The bill also adds homeless people to the list of those who could be trained with the funds.

Both the bill and sponsor Sen. Kevin Cavanaugh, D-Manchester, do not specify exactly how much of the extra funds would be spent on what. That’s left to the Department of Business and Economic Affairs in conjunction with the Governor’s Workforce Innovation Board.

“Ideally, it will mean a lot more people getting trained, not just the unemployed but those who are retraining or changing careers,” Cavanaugh told NH Business Review. It will help workers stay employed, he said, “so they can keep up with this changing economy.”

Cavanaugh also said it would help those in affected by the opioid crisis. “There is an incredible need for those in recovery to get them a trade and a job,” he said.

He also said that that tying a tax decrease to the bill, would help “get business on board.”

“It would certainly increase the funding pool,” said Phil Przybyszewski, director of the Community College System of New Hampshire’s Workforce Solutions Project. “Right now, most of the training fund is federal.”

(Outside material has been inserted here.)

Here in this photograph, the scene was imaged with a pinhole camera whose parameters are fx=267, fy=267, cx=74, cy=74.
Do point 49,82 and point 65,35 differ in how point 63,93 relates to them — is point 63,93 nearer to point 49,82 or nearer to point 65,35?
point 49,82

The Business and Industry Association of New Hampshire backs the bill, since the workforce shortage is one of its top priorities. But it asked the Senate Finance Committee to amend the measure to add some protections to the unemployment trust fund, since the tax rate goes up once it the fund dips below $275 million. At the end of November, it was up to $312 million, thanks to the state’s low unemployment rate – currently at 2.5 percent.

But that could change. If the economy – knocked about by trade wars and government shutdowns – should go into a tailspin, the BIA would like to make sure that any money not spent at the end of the year lapse back into the fund. It also wants a trigger mechanism that would suspend training funding if the unemployment fund sinks to $280 million or if it is clear the state was going into a recession.

The finance committee voted for an amendment that included language on lapsing the fund, but it contained no language about a trigger. The bill was passed to the full Senate on a 4-2 vote, suggesting there might be some floor debate, and perhaps a roll call vote, but it is expected to pass one way or another under the Democratic majority.